Resource Utilization Overview

note

You need to have an RU license installed in order to use Device42's Resource Utilization features. See Licensing for more details.

The Resource Utilization (RU) module tracks and stores data on CPU, memory, disk, and network usage, as well as power and environmental sensors. This data is collected at a user-defined interval and stored in a time-series database (TSDB) on the Remote Collector (RC) that discovered the device. RU data is then used to generate reports under Analytics > Reports.

RU resource-usage metrics can fuel advanced business and capacity-planning decisions, migration planning, move-group selection (via Application Groups), and cloud-target rightsizing, as well as support a variety of other digital transformation projects.

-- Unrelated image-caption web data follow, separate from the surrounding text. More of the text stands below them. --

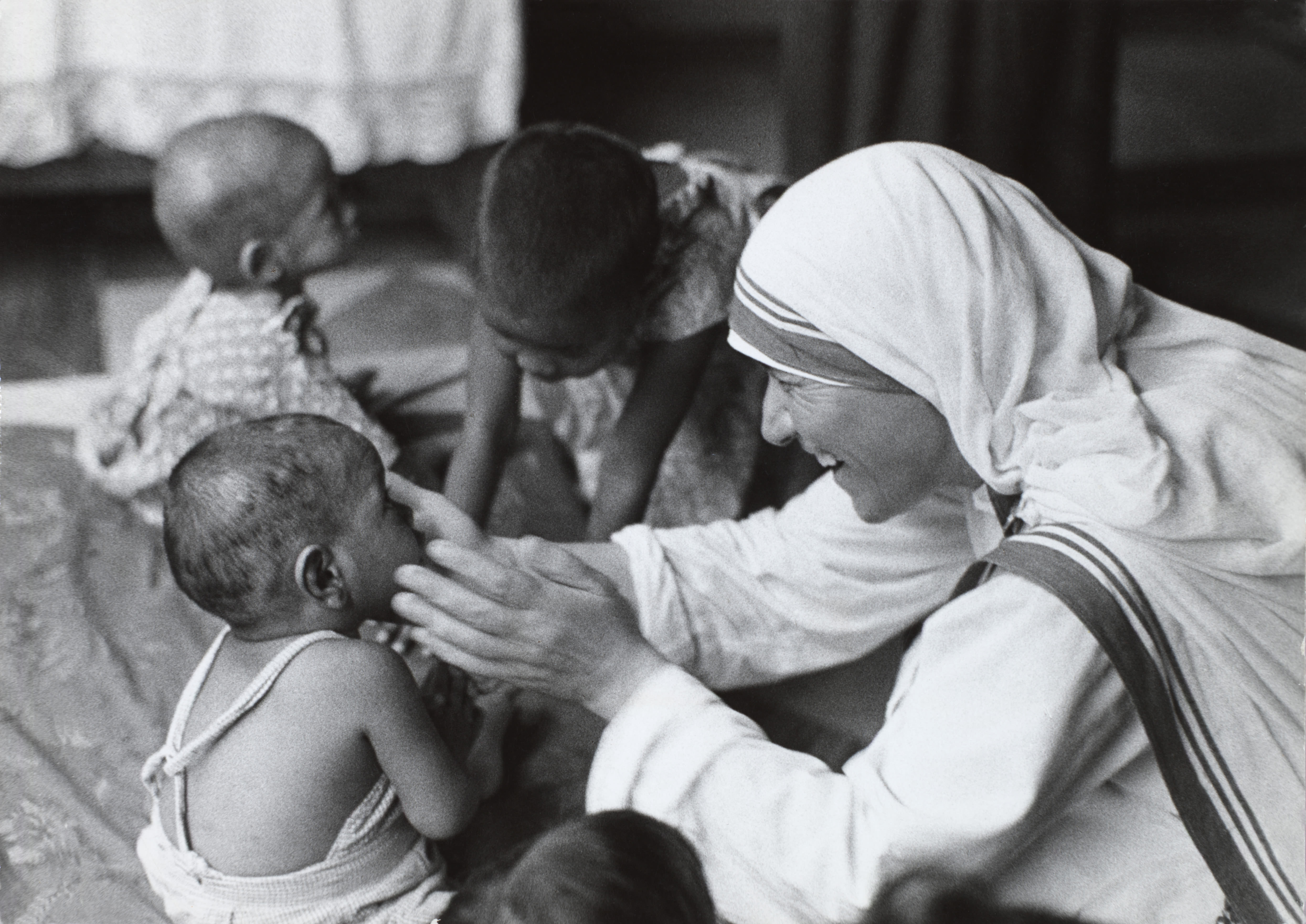mother teresa serves child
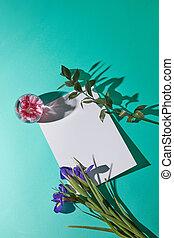 flores, y, un, hoja blanca, de, papel, con, un, fondo verde, topview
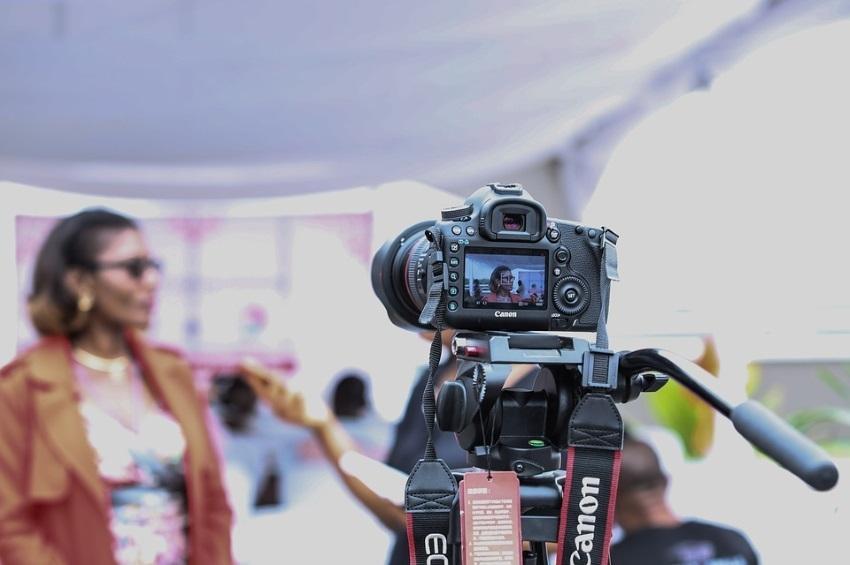 Conviértase en el Invitado Ideal de los Programas de Radio y Televisión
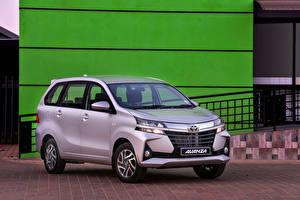 Bilder Toyota Ein Van Silber Farbe 2019 Avanza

Enabling Resource Utilization

Enable RU tracking by checking Enable Resource Utilization Tracking for Device(s) on Hypervisor/*nix/Windows autodiscovery jobs.

Select an interval from the Resource Utilization Sampling Interval dropdown – the default period is ten minutes (600 seconds). When RU tracking is enabled, you will not be able to save the discovery job unless an interval is specified.

If the checkbox is inactive or missing, the RU licensing module is likely disabled. Check your licensing settings under Tools > Settings > Licensing.

Enabling Tracking on Devices

Discovered devices are tracked when Enable Resource Utilization Tracking for Device(s) is checked on the discovery job when the job is run. If the option was unselected when the job was run, enable it and it should bring in data the next time the discovery job runs.

On an individual device's details page, you'll see that the Is Device42 monitoring enabled option is set to Yes.

Technical Details: RU Data Storage

The Time-Series Database (TSDB)

Monitoring data is kept on the RC in a TSDB. A dedicated database called sensors is used for this purpose, and it contains the following series:

infeeds: Stores infeeds stats
outlets: Stores outlets stats
banks: Stores banks stats
battery: Stores battery stats
device: Stores device sensors - usually load, power factor, etc.
env_sensor: Stores all types of device_sensors - humidity, temperature, CPU, etc.

You can think about these series as if they were Excel sheets, with the first column always consisting of a timestamp. For example, a memory series looks like this:

A memory series in Device42

In general, charts don't use all the data points, as there tend to be quite a lot of them. For example, a 30-second interval used for a month would generate 86,400 data points. Instead, data is aggregated, which is a common way to visualize data of this type.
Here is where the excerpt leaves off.